D10.2 Ambit of s.28 amendments

Date Published

Amendments under s 28 of the Designs Act 2003 (Cth) occur prior to registration. The amendments can relate to any document making up the application. That is, amendments may be made to details in the request form (such as the details of the priority document, details of designers and owners) as well as details relating to the actual design – such as the product identification and the representations.

However, while s 28 amendments are largely unconstrained, there are in fact some significant constraints:

  • Amendments to any document that results in the definition of the design changing are only allowable if they do not include matter not in substance disclosed in the original application, representations or other documents;
  • Amendments to documents filed by other persons are not allowable. While such documents are held on the file of the design application, they are not documents of the ‘design application’ as set out in s 21. [For example, documents filed under s 29 by a third party are not amendable by the applicant of record].
  • Amending a document such as the priority document, or a declaration or affidavit filed by the owner, has the effect of voiding the authenticity of the document. As a result, if the document had been filed to meet a purpose, an amendment of the document would likely mean that purpose was no longer fulfilled. [Generally speaking, where an amendment of an authenticated document is desired, an authenticated amended document should be filed.]

D10.2.1  Time for making S.28 amendments

Amendments under s 28 can be made to an application at any time. Importantly, an application does not cease to be an application when a design disclosed in the application is registered – which means (at least in principle) amendments to a design application may be made after some or all the designs have been registered – see Reckitt Benckiser Inc [2008] ADO 1, at paras [14]-[16]. However, as stated in para [16] of that decision:

' … while it is possible to amend the application under s.28 after registration – that doesn’t mean that s.28 amendments after registration affect the monopoly rights in the Design. The primary rights of a Design are established by the entry in the Register. And the Register can only be amended by way of s.66 and/or regulation 9.05 [with their associated limitations on the amendment.] An amendment of the design application after grant does not amend the Register. Nor does it enliven a basis to amend the Register to align with the amended application (for example, by asserting a clerical error or obvious mistake by reason of the consequential inconsistency between the application and the Register); any amendment to the Register must of itself meet the conditions of s.66 or reg. 9.05. That is, post registration amendments of the application in relation to matters which are entered on the Register prima facie have no purpose – and consequently discretion might apply to refuse such amendments on the basis of lack of purpose.'

D10.2.2 Amending a Statement of Newness and Distinctiveness

The Statement of Newness and Distinctiveness is a statement that only exists on the application file. It is not included on the register – regulation 9.01(d). Accordingly, amendments to that statement are by way of s 28.
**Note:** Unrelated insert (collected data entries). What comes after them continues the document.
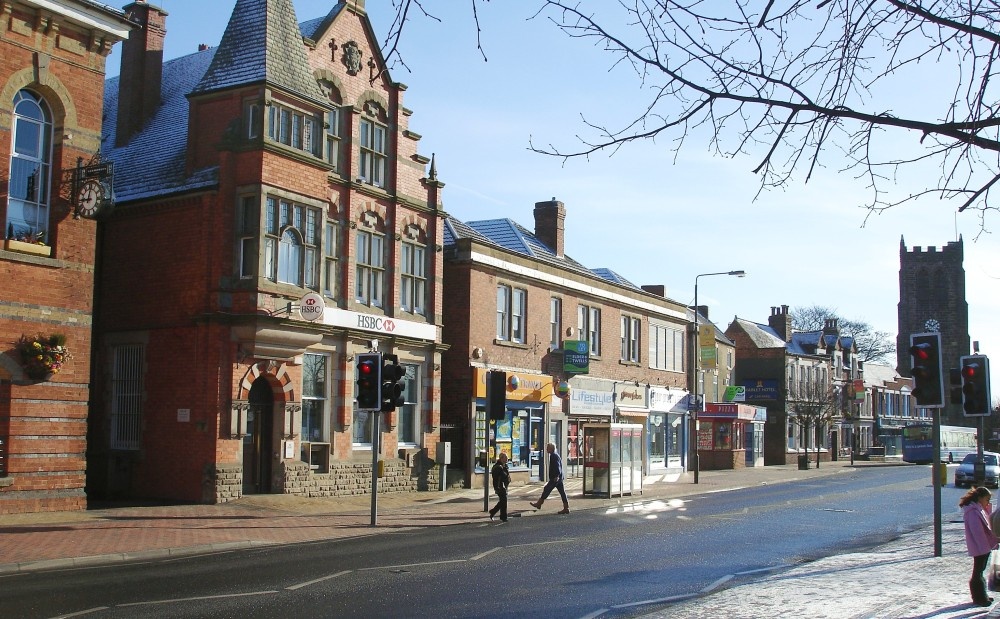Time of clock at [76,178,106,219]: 9:01
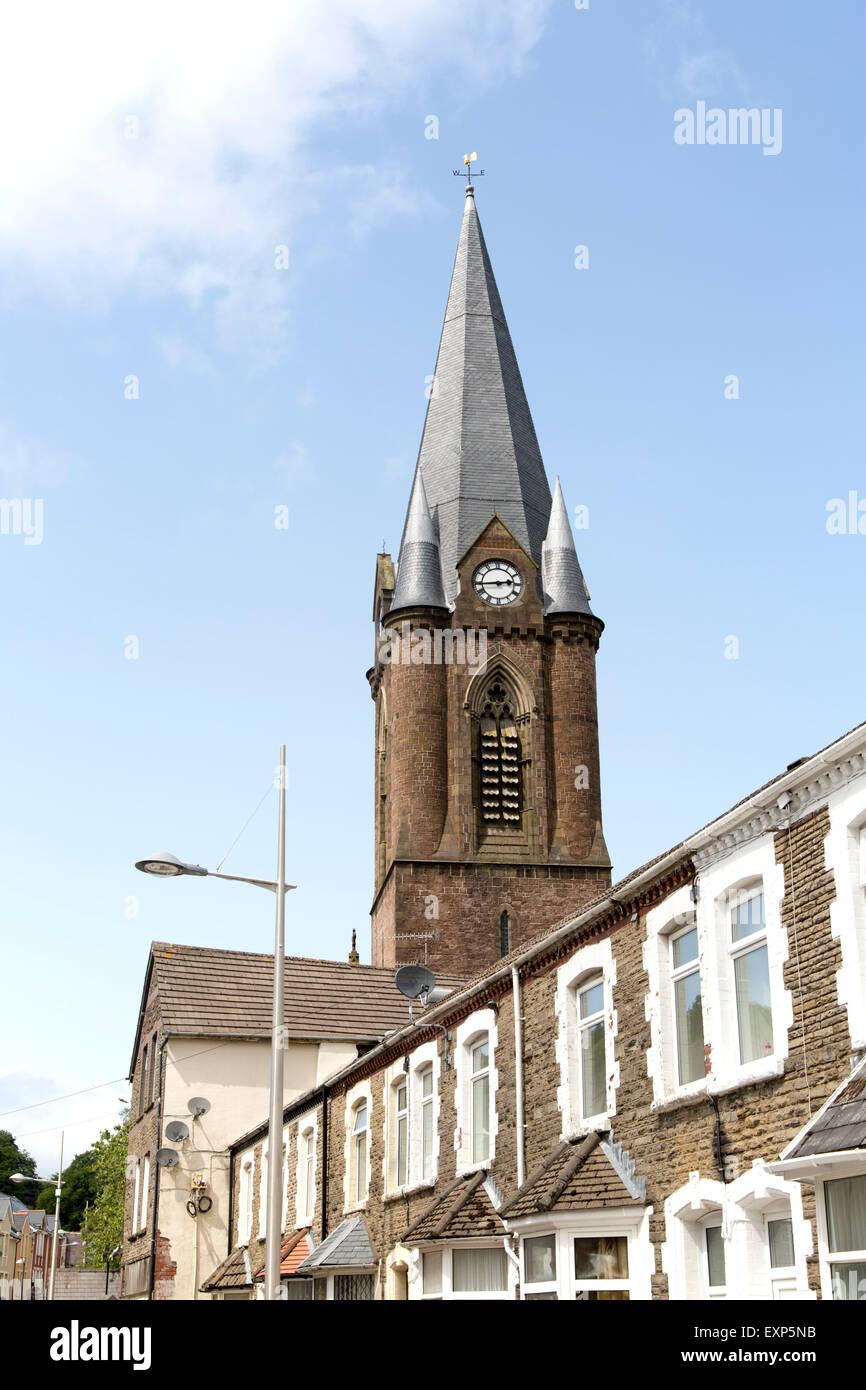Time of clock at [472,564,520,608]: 2:44
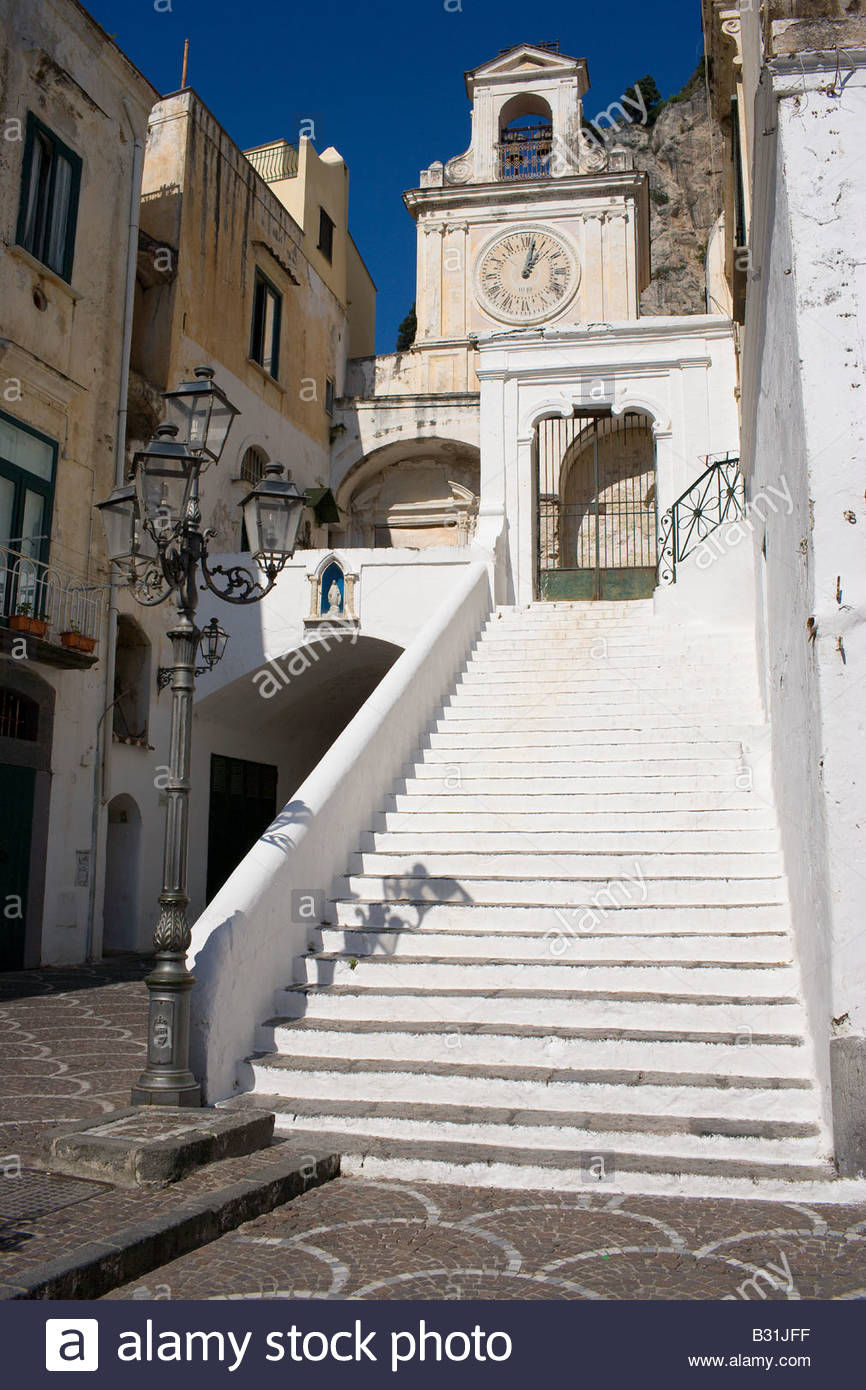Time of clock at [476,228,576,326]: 1:02
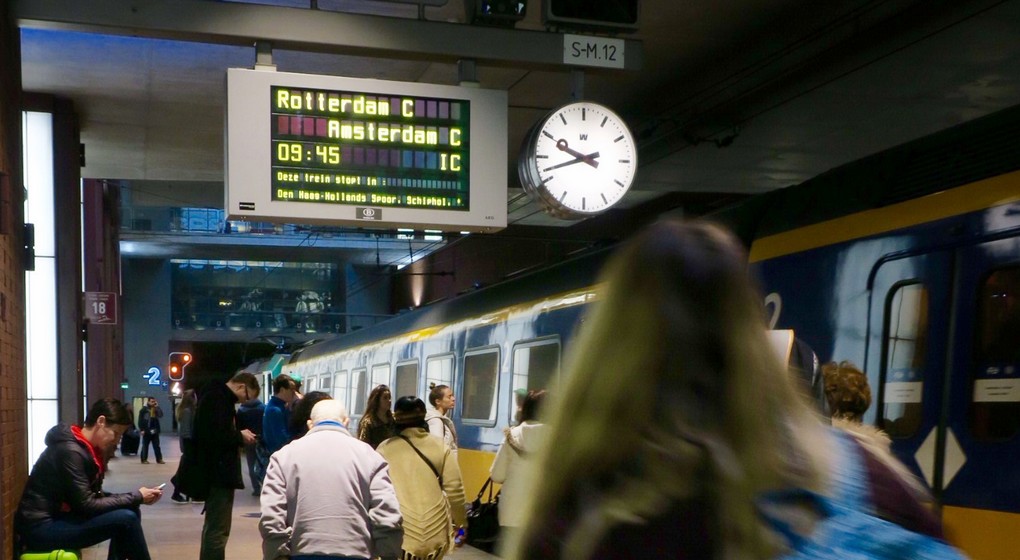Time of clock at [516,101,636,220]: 9:42
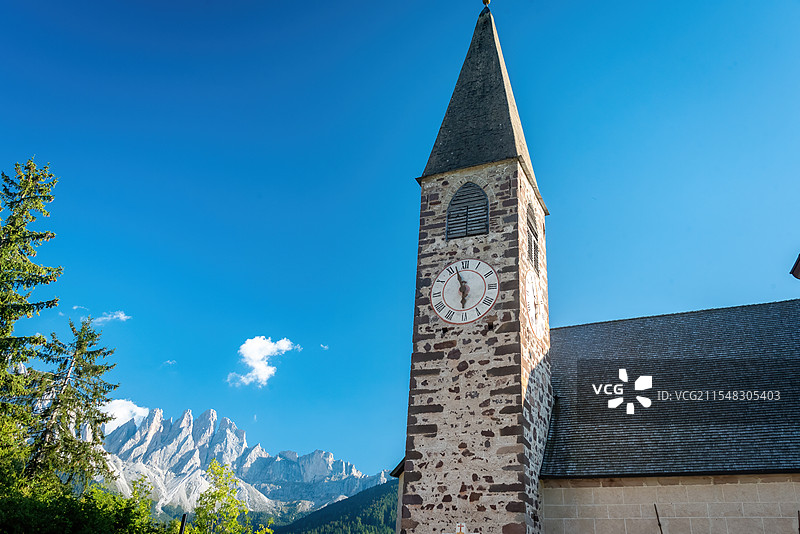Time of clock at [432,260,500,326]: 5:57
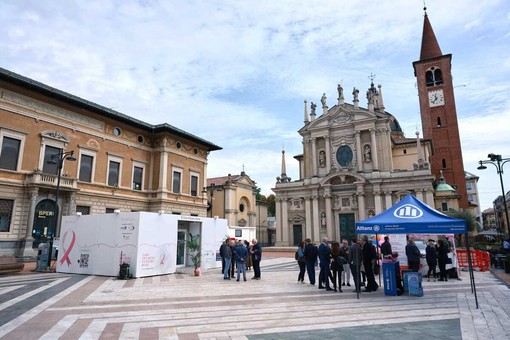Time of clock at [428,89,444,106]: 11:37
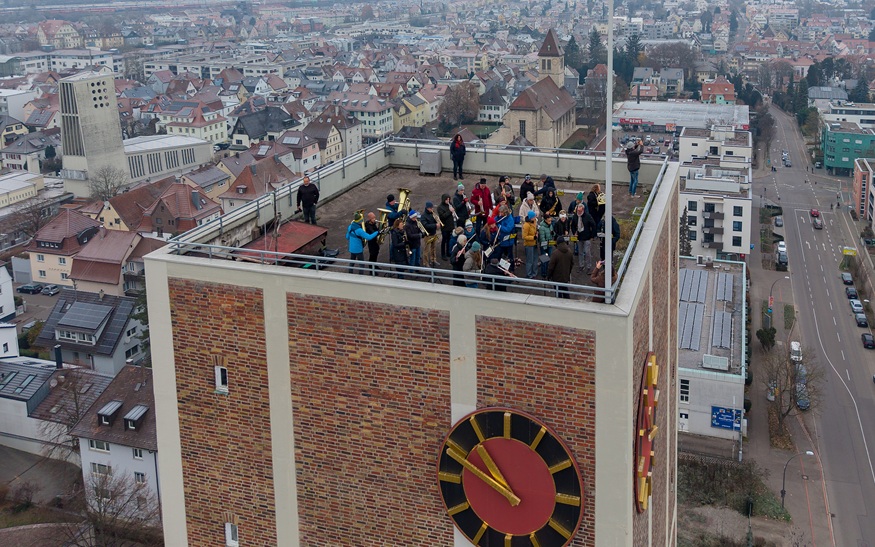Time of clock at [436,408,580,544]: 10:49
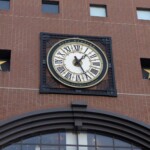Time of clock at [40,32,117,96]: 1:25
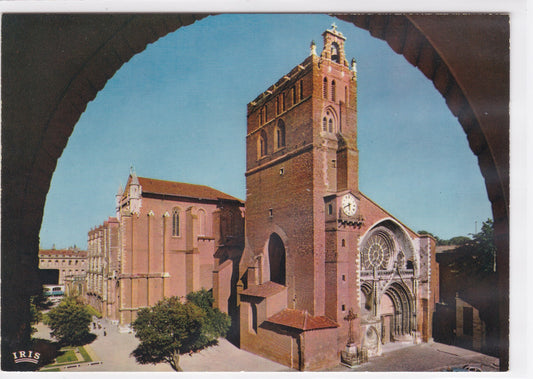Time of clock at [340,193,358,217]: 5:40
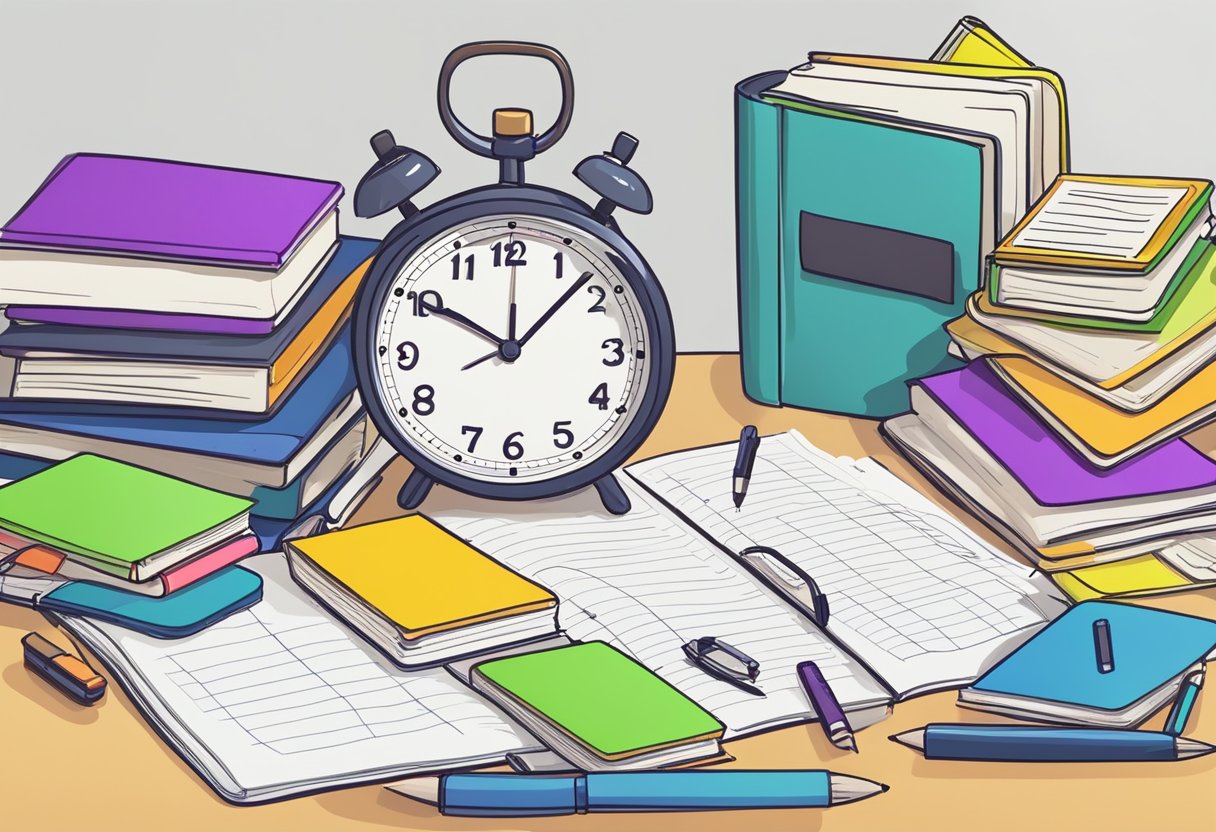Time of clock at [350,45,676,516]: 10:07
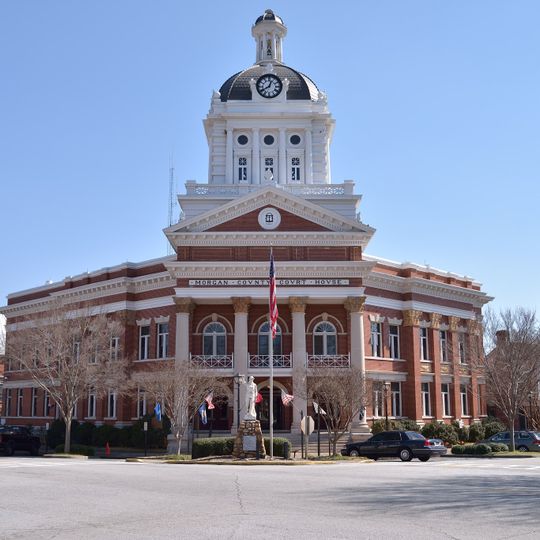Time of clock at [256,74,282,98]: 12:40
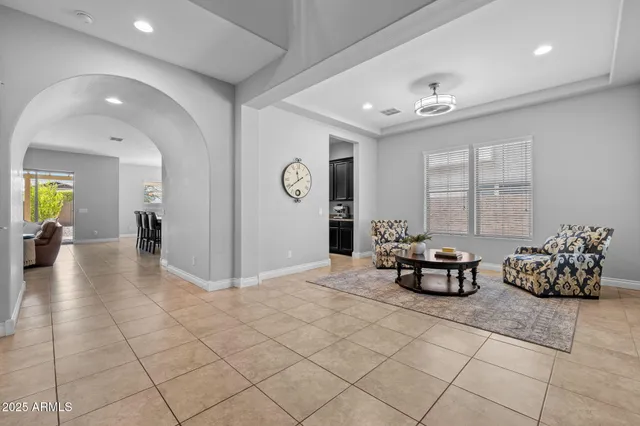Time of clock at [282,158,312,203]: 11:38
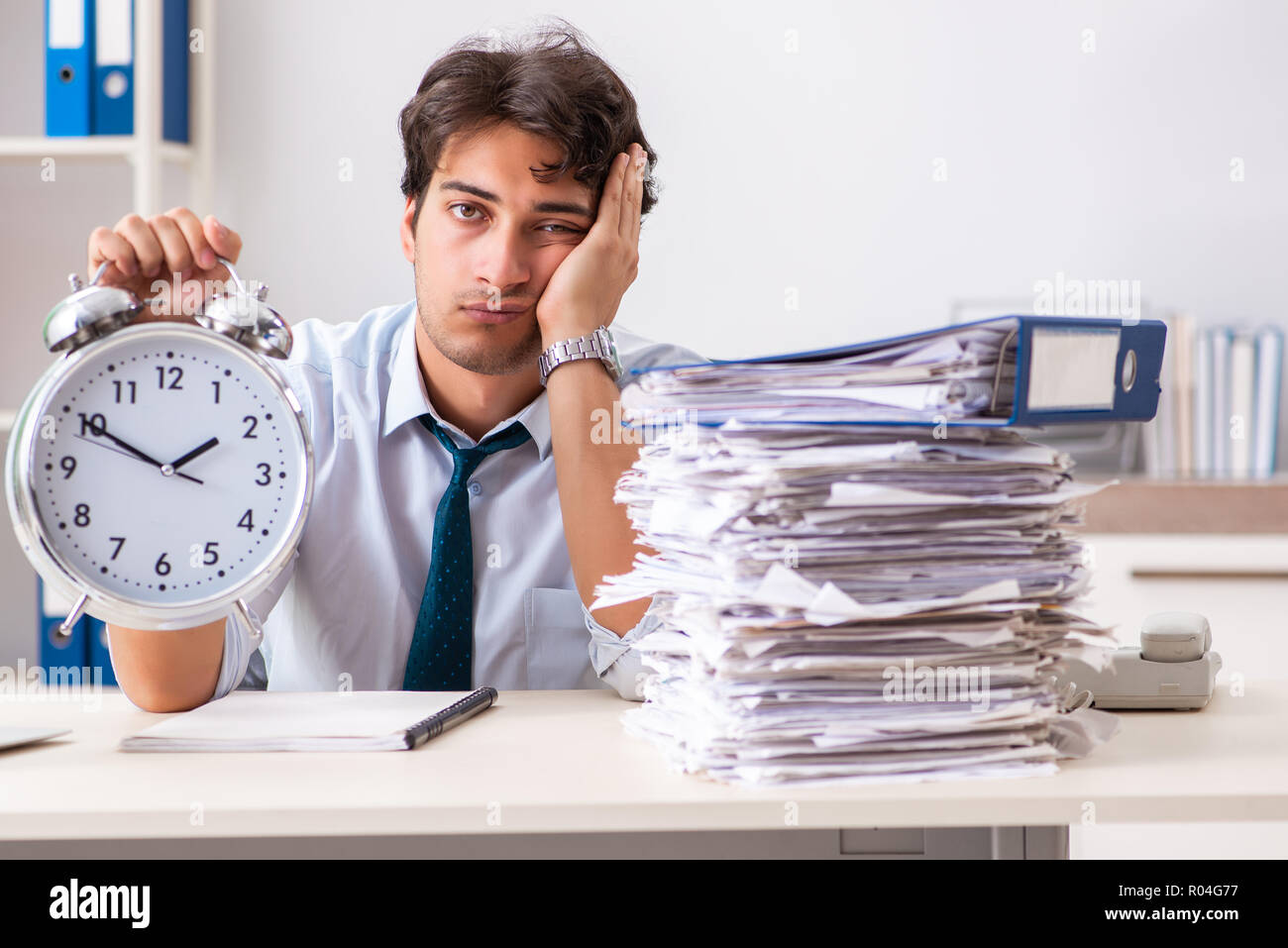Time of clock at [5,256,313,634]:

However, in defining the Statement of Newness and Distinctiveness, s 19(2)(b) refers to the existence of a statement in the design application in the past tense. This was discussed in Reckitt Benckiser Inc [2008] ADO 1, where it was concluded:

that the definition of the statement of newness and distinctiveness in s 19(2) is a reference to such a statement as in existence immediately prior to registration.

Accordingly, while the statement can be amended (including added or deleted) under s 28 prior to registration, any amendment under s 28 to the text that makes up the statement after registration does not have the effect of amending that statement – rather it creates new text that serves no purpose, and any such amendment should be rejected for lack of purpose.

D10.2.3 ‘Voluntary’ requests to amend under s 28

The scope of amendment under s 28 is largely unfettered – the only restriction being the prohibition against including new subject matter [s 28(3)].

The majority of requests to amend under s 28 will be for the purpose of correcting deficiencies identified in a formalities report under s 41. However, s 28 is not limited to being in response to such a report – the applicant can request amendment of their own volition. Two pertinent examples of ‘voluntary’ amendments are requests to:

  • amend the Statement of Newness and Distinctiveness to better identify particular features of the design;
  • delete a request for registration or publication

In either case, the amendment can be effected providing the processing of the application has not progressed past registration or publication (as appropriate). An owner wishing to make such an amendment has uncertain knowledge about when registration or publication might occur (unless they have received a formalities report and have not responded to it). In those circumstances the owner should initially contact the Customer Service Centre to enquire as to the status of their application and confirm whether an amendment may be made before an application is published and potentially registered. It should be noted that registration of the design while a voluntary s 28 amendment is pending is not ultra vires – see Reckitt Benckiser Inc [2008] ADO 1, paras [21] and [22].